Agree or disagree, but the way you do anything explains a lot.
If you have an identity crisis do a quick review of the past day to see who you are.
What you did yesterday is who you are today.
Actions speak louder than words, so what did you do yesterday?
Yesterday I wrote 1200 words on getting over big disappointments in life.
I was slightly disappointed it didn’t get read widely and I was anointed savior of the day, but that’s the life of a blogger.
We take our shots. Hopefully my shots won’t come back and nail me? They won’t.
That’s not how I do things.
What I do do is look for ways to get better in everything, like writing.
Toward that goal, and that’s what it is because ‘getting better’ is never done, I watched a documentary.
I think it was a documentary, but it played like a movie with so many cinematic scenes.
It was the doc on JD Salinger, Jerry to his close friends.
Was it schmatlzy and over done? Not for me, but I’m a Jerry fan.
The Way Of The Jerry Fan
From the looks of him, Salinger was a tall man with a long narrow face.
From the documentary, he saw a world of phony people, phony ideas, phony this, phony that.
Catcher in the Rye’s star Holden Caulfield had a sharp eye for phonies too, but he was a kid.
Everything a kid doesn’t understand is phony, or weird, or strange.
Then they grow up and make excuses for the phoniness of life and call it ‘getting along with each other.’
If you don’t behave the way you were taught, the way people expect, you might not get along well with others.
Jerry didn’t care one way or the other, he was driven, obsessed, and willing to do what he felt necessary to get his work done.
He was going to get published in The New Yorker hell or high water, and he did after years of rejection.
His story was coming out in the early December issue, which was canceled because of Pearl Harbor and WWII.
He submitted poems throughout the war, writing in those quiet moments of combat.
At Normandy he carried pages of Catcher with him on the beach, calling them his secret power.
Ok, I’m calling them his secret power, like the Bible in the shirt pocket.

Short problem A: Print the part of the Salinger post from "He was going" to "moments of combat.".

Input data:
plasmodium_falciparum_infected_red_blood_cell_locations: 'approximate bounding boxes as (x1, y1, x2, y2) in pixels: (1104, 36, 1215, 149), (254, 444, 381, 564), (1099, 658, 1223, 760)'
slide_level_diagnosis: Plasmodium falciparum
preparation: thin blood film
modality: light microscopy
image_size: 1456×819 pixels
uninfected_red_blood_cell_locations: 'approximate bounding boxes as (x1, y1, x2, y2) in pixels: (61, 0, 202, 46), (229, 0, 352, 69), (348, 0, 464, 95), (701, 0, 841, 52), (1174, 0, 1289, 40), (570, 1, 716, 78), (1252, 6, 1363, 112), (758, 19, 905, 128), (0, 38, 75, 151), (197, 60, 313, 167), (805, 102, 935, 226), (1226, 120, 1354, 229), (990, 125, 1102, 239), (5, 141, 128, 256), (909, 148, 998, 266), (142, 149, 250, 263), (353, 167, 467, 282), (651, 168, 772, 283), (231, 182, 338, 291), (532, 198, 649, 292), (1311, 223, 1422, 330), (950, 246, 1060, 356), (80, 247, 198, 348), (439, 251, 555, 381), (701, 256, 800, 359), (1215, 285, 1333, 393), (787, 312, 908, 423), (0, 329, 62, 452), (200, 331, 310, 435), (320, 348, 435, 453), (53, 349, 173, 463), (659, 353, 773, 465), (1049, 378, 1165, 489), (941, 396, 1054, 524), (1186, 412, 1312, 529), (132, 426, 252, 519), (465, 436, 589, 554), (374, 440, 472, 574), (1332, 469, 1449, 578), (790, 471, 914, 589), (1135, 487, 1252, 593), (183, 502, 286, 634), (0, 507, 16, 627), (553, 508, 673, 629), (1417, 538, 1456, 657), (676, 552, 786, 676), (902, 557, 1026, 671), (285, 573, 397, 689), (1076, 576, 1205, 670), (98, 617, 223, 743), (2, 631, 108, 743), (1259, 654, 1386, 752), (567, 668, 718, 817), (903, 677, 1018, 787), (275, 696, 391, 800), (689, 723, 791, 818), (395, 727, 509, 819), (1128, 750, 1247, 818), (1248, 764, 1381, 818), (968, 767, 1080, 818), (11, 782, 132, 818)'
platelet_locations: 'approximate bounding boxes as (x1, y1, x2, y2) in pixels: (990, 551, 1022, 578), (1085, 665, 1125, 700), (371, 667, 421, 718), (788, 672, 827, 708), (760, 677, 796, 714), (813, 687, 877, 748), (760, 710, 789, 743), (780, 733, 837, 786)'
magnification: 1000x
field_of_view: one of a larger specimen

Short problem B: Render the records from their first line to the line with "image_size: 1456×819 pixels" as a Markdown table with columns Row and Line, leaving out blank lines.

Correct output A:
He was going to get published in The New Yorker hell or high water, and he did after years of rejection.
His story was coming out in the early December issue, which was canceled because of Pearl Harbor and WWII.
He submitted poems throughout the war, writing in those quiet moments of combat.

Correct output B:
| Row | Line |
|---|---|
| 1 | plasmodium_falciparum_infected_red_blood_cell_locations: 'approximate bounding boxes as (x1, y1, x2, y2) in pixels: (1104, 36, 1215, 149), (254, 444, 381, 564), (1099, 658, 1223, 760)' |
| 2 | slide_level_diagnosis: Plasmodium falciparum |
| 3 | preparation: thin blood film |
| 4 | modality: light microscopy |
| 5 | image_size: 1456×819 pixels |